Your task is to transcribe the entries below exactly, beginning with the line containing "From this photograph, of" and ending with the final line, and to add nothing else.
-- Start Material shown --
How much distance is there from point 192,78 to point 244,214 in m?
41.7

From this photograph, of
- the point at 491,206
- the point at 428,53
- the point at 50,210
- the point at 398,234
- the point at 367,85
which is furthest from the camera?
-- End Material shown --
**Solution**
From this photograph, of
- the point at 491,206
- the point at 428,53
- the point at 50,210
- the point at 398,234
- the point at 367,85
which is furthest from the camera?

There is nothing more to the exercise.